“Writing for me is breaking time as we know it. It’s not just a continuum of time, but a sedimentation of experiences,” Maylis de Kerangal said with the warm, rounded lilt of a French accent. Her hands moved animatedly, fluttering like butterflies as she paused to translate her thought into English. When it eluded her grasp, the audience—many francophone, some not—offered up suggestions.
This past Thursday, the Seminary Co-Op partnered with the Cultural Services of the French Embassy, the France Chicago Center, and the University of Chicago’s Department of Romance Languages to host French author de Kerangal. As the windows facing the street of the Seminary Co-Op glowed softly with white Christmas lights, rows of red chairs filled with 20 or so people, mostly middle-aged, in various states of outerwear undress, reflected in the glass. De Kerangal held court in the cozy arrangement to read excerpts of her critically acclaimed novel The Heart, recently printed in the U.S., before engaging in a post-reading discussion with professor Irina Ruvinsky of the School of the Art Institute of Chicago who received her Ph.D. here at the University.
Time is a central element of de Kerangal’s latest novel, which has been alternately translated into English as Mend the Living. The original title, Réparer les vivants, derives from a line of Anton Checkhov’s Platonov, which reads to “bury the dead and mend the living.” A story of grief, loss and the marvels of science, The Heart takes place in the span of 24 hours—the length of time that an organ remains viable for transplant. During that time, a team of nurses and doctors try to salvage the heart of a comatose, brain-dead young man in order to transplant it to a woman on the brink of death—all against the backdrop of grieving parents coming to terms with unexpected loss.

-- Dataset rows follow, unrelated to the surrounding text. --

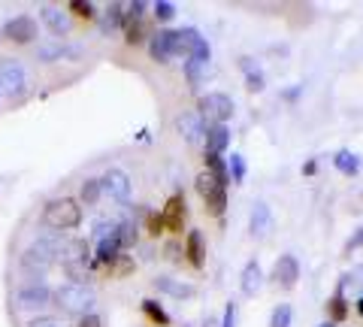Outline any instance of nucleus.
Wrapping results in <instances>:
<instances>
[{
    "instance_id": "nucleus-26",
    "label": "nucleus",
    "mask_w": 363,
    "mask_h": 327,
    "mask_svg": "<svg viewBox=\"0 0 363 327\" xmlns=\"http://www.w3.org/2000/svg\"><path fill=\"white\" fill-rule=\"evenodd\" d=\"M121 25H124V6L121 4H109L104 18H100V28H104V33H109V31H116Z\"/></svg>"
},
{
    "instance_id": "nucleus-44",
    "label": "nucleus",
    "mask_w": 363,
    "mask_h": 327,
    "mask_svg": "<svg viewBox=\"0 0 363 327\" xmlns=\"http://www.w3.org/2000/svg\"><path fill=\"white\" fill-rule=\"evenodd\" d=\"M318 327H336L333 321H324V324H318Z\"/></svg>"
},
{
    "instance_id": "nucleus-21",
    "label": "nucleus",
    "mask_w": 363,
    "mask_h": 327,
    "mask_svg": "<svg viewBox=\"0 0 363 327\" xmlns=\"http://www.w3.org/2000/svg\"><path fill=\"white\" fill-rule=\"evenodd\" d=\"M121 240H118V233H109L106 240H100V245H97V264H112L116 257H121Z\"/></svg>"
},
{
    "instance_id": "nucleus-25",
    "label": "nucleus",
    "mask_w": 363,
    "mask_h": 327,
    "mask_svg": "<svg viewBox=\"0 0 363 327\" xmlns=\"http://www.w3.org/2000/svg\"><path fill=\"white\" fill-rule=\"evenodd\" d=\"M143 40H145L143 18H124V43H128V46H140Z\"/></svg>"
},
{
    "instance_id": "nucleus-5",
    "label": "nucleus",
    "mask_w": 363,
    "mask_h": 327,
    "mask_svg": "<svg viewBox=\"0 0 363 327\" xmlns=\"http://www.w3.org/2000/svg\"><path fill=\"white\" fill-rule=\"evenodd\" d=\"M25 92H28V73L21 67V61L4 58L0 61V94L6 100H18Z\"/></svg>"
},
{
    "instance_id": "nucleus-19",
    "label": "nucleus",
    "mask_w": 363,
    "mask_h": 327,
    "mask_svg": "<svg viewBox=\"0 0 363 327\" xmlns=\"http://www.w3.org/2000/svg\"><path fill=\"white\" fill-rule=\"evenodd\" d=\"M185 255H188V264L200 270L203 261H206V245H203V233L200 231H188L185 236Z\"/></svg>"
},
{
    "instance_id": "nucleus-35",
    "label": "nucleus",
    "mask_w": 363,
    "mask_h": 327,
    "mask_svg": "<svg viewBox=\"0 0 363 327\" xmlns=\"http://www.w3.org/2000/svg\"><path fill=\"white\" fill-rule=\"evenodd\" d=\"M203 73H206V64H197V61H185V76L191 85H200Z\"/></svg>"
},
{
    "instance_id": "nucleus-18",
    "label": "nucleus",
    "mask_w": 363,
    "mask_h": 327,
    "mask_svg": "<svg viewBox=\"0 0 363 327\" xmlns=\"http://www.w3.org/2000/svg\"><path fill=\"white\" fill-rule=\"evenodd\" d=\"M260 285H264V270H260L257 261H248V264L242 267V276H240L242 294H245V297H255L257 291H260Z\"/></svg>"
},
{
    "instance_id": "nucleus-15",
    "label": "nucleus",
    "mask_w": 363,
    "mask_h": 327,
    "mask_svg": "<svg viewBox=\"0 0 363 327\" xmlns=\"http://www.w3.org/2000/svg\"><path fill=\"white\" fill-rule=\"evenodd\" d=\"M164 224H167L169 233H182V231H185V197H182V194H173L167 200Z\"/></svg>"
},
{
    "instance_id": "nucleus-2",
    "label": "nucleus",
    "mask_w": 363,
    "mask_h": 327,
    "mask_svg": "<svg viewBox=\"0 0 363 327\" xmlns=\"http://www.w3.org/2000/svg\"><path fill=\"white\" fill-rule=\"evenodd\" d=\"M43 224L49 231H73L82 224V206L73 197H55L43 206Z\"/></svg>"
},
{
    "instance_id": "nucleus-42",
    "label": "nucleus",
    "mask_w": 363,
    "mask_h": 327,
    "mask_svg": "<svg viewBox=\"0 0 363 327\" xmlns=\"http://www.w3.org/2000/svg\"><path fill=\"white\" fill-rule=\"evenodd\" d=\"M360 245H363V228L357 231V236H351V240H348V245H345V249L351 252V249H360Z\"/></svg>"
},
{
    "instance_id": "nucleus-28",
    "label": "nucleus",
    "mask_w": 363,
    "mask_h": 327,
    "mask_svg": "<svg viewBox=\"0 0 363 327\" xmlns=\"http://www.w3.org/2000/svg\"><path fill=\"white\" fill-rule=\"evenodd\" d=\"M333 164H336V170H339V173H345V176H354V173L360 170V157H357V155H351L348 149L336 152Z\"/></svg>"
},
{
    "instance_id": "nucleus-20",
    "label": "nucleus",
    "mask_w": 363,
    "mask_h": 327,
    "mask_svg": "<svg viewBox=\"0 0 363 327\" xmlns=\"http://www.w3.org/2000/svg\"><path fill=\"white\" fill-rule=\"evenodd\" d=\"M206 152H212V155H221L227 145H230V128L227 125H209L206 128Z\"/></svg>"
},
{
    "instance_id": "nucleus-29",
    "label": "nucleus",
    "mask_w": 363,
    "mask_h": 327,
    "mask_svg": "<svg viewBox=\"0 0 363 327\" xmlns=\"http://www.w3.org/2000/svg\"><path fill=\"white\" fill-rule=\"evenodd\" d=\"M143 312L149 315V318H152L155 324H161V327H169V315H167V312H164L161 306H157L155 300H143Z\"/></svg>"
},
{
    "instance_id": "nucleus-11",
    "label": "nucleus",
    "mask_w": 363,
    "mask_h": 327,
    "mask_svg": "<svg viewBox=\"0 0 363 327\" xmlns=\"http://www.w3.org/2000/svg\"><path fill=\"white\" fill-rule=\"evenodd\" d=\"M176 133L194 145L206 137V121L200 118V112H182V116H176Z\"/></svg>"
},
{
    "instance_id": "nucleus-8",
    "label": "nucleus",
    "mask_w": 363,
    "mask_h": 327,
    "mask_svg": "<svg viewBox=\"0 0 363 327\" xmlns=\"http://www.w3.org/2000/svg\"><path fill=\"white\" fill-rule=\"evenodd\" d=\"M194 185H197V194H200V200L206 203V209L212 212V216H221L224 206H227V185L215 182V179H212L209 173H200Z\"/></svg>"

De Kerangal read two passages in French while Ruvinsky read the corresponding translations. In its original form, de Kerangal’s prose is tense, disjointed, and melancholic, capturing the slow-motion shattering of lives as a woman grapples with how to tell her husband that their son is dead. However, the English translation, combined with Ruvinsky’s meek voice, blunted the immediate potency of the text.
The ensuing discussion centered on the importance of time and language in writing. Language often fails during tragedy, which creates an abyss between the past and present that words cannot articulate.
“Manipulating language is manipulating time. Break a sentence and there is a hole of memory,” de Kerangal said.
The tension between de Kerangal’s precise language—she often employs hospital jargon and zeroes in on microscopic moments—and the gasping-for-breath-sucker-punch-to-the-gut emotion creates a time distortion. It is a malleable, multi-layered thing. In the 24 hours between the violent rupture of a life and the start of a new one, de Kerangal plays on the full scope of human emotion—and moment.
As the author of almost a dozen novels, de Kerangal also discussed her writing process. She writes and researches her works simultaneously, describing the process as a bridge: she begins with an endpoint in mind but must write her way across the chasm to reach it. For The Heart, she employs medical language to draw readers into the operating room. To prepare, she met with specialists who determine organ compatibility and even observed a live transplant—a process that helped her understand the instantaneous impacts of time. Since heart transplants often occur unexpectedly, de Kerangal awaited the call from the hospital only to miss the first operation while on a trip to Russia, and the second operation, when a heart was rejected during surgery, as she rode in a taxi to the hospital.
As broad in scope as it is precise in language, The Heart looks at the dual nature of the organ as a vital muscle and as, according to de Kerangal, a “blackbox archive of sentimental affects.” The novel is currently being adapted for the stage in two different French productions as well as a film set for release this fall.